KUMPULAN TUGAS:
• A. Menurut teks tentang pengesahan KUHP, bagaimana sifat pembahasan yang dilalui KUHP yang disahkan? Sebutkan semuanya.
• B. Berdasarkan teks tentang pengesahan KUHP, jelaskan alasan pengesahan RUU KUHP dipandang mendesak.

KUTIPAN DOKUMEN:
----

JAKARTA – Rancangan Undang-undang Kitab Undang-undang Hukum Pidana (RUU KUHP) disahkan menjadi Undang-undang. Rapat Paripurna DPR RI yang beragendakan pengambilan keputusan atas RUU KUHP, Selasa (06/12/2022) mengesahkan UU KUHP.
Menteri Hukum dan Hak Asasi Manusia (Menkumham), Yasonna H. Laoly mengatakan pengesahan ini merupakan momen bersejarah dalam penyelenggaraan hukum pidana di Indonesia. Setelah bertahun-tahun menggunakan KUHP produk Belanda, saat ini Indonesia telah memiliki KUHP sendiri.
“Kita patut berbangga karena berhasil memiliki KUHP sendiri, bukan buatan negara lain. Jika penghitungan dari mulai berlakunya KUHP Belanda di Indonesia tahun 1918, sudah 104 tahun sampai saat ini. Indonesia sendiri telah merumuskan pembaruan hukum pidana sejak 1963,” ujarnya usai rapat paripurna DPR RI seperti dikutip dari www.kemenkumham.go.id
Ia mengatakan, produk Belanda ini sudah tidak relevan lagi dengan kondisi dan kebutuhan hukum pidana di Indonesia. Hal ini menjadi salah satu urgensi pengesahan RUU KUHP. “Sementara RUU KUHP sudah sangat reformatif, progresif, juga responsif dengan situasi di Indonesia,” katanya berbicara atas nama pemerintah.
Menurutnya, KUHP yang disahkan telah melalui pembahasan secara transparan, teliti, dan partisipatif. Pemerintah dan DPR telah mengakomodasi berbagai masukan dan gagasan dari publik.

----

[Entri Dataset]
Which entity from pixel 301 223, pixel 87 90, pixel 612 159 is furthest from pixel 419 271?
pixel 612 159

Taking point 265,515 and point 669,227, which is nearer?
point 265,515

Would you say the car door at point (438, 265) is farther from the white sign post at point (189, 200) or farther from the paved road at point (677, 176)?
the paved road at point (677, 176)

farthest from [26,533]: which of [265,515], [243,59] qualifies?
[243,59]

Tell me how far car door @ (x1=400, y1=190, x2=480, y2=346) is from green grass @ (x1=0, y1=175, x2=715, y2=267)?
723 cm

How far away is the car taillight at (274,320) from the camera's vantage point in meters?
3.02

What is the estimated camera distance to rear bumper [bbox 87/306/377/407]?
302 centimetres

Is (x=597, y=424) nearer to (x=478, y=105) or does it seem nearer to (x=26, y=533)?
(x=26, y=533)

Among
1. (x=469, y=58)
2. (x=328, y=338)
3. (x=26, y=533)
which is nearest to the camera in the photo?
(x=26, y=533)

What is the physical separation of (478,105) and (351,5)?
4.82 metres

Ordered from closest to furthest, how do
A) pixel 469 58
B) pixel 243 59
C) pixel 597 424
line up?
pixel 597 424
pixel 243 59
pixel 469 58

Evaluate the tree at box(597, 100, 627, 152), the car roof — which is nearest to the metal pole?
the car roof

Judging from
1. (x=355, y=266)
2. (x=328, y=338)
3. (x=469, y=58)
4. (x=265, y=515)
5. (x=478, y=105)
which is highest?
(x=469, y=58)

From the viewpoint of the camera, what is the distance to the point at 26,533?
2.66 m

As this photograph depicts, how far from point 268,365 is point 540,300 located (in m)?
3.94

----

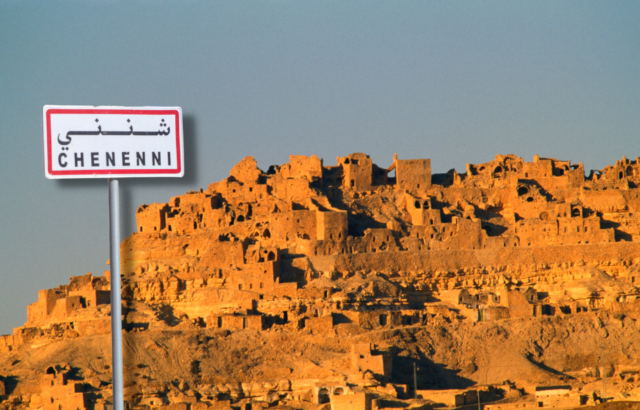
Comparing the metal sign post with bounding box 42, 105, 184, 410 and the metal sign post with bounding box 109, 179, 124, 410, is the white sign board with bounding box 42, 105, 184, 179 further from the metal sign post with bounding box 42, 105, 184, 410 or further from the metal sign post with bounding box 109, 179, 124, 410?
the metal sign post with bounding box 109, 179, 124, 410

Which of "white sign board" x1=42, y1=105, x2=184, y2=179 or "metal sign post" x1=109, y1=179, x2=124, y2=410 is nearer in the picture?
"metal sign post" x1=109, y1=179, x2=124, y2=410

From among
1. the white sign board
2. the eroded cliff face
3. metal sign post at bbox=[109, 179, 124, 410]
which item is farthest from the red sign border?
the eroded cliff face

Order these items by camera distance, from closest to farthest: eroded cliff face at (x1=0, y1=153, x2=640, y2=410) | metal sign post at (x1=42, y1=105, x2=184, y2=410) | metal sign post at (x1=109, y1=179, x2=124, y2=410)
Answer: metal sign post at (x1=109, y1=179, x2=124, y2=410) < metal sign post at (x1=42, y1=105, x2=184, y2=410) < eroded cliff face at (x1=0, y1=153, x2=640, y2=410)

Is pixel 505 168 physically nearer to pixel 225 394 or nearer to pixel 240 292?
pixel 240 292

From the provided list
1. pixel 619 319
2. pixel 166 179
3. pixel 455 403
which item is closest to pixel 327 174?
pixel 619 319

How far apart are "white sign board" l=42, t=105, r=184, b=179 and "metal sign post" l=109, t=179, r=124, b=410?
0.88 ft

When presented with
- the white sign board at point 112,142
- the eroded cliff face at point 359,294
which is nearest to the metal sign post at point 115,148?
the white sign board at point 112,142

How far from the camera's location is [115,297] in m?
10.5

----

JAWABAN TUGAS:
• A. Transparan, teliti, dan partisipatif.

• B. Menurut Yasonna H. Laoly, KUHP produk Belanda sudah tidak relevan lagi dengan kondisi dan kebutuhan hukum pidana di Indonesia. Hal itu menjadi salah satu urgensi pengesahan RUU KUHP.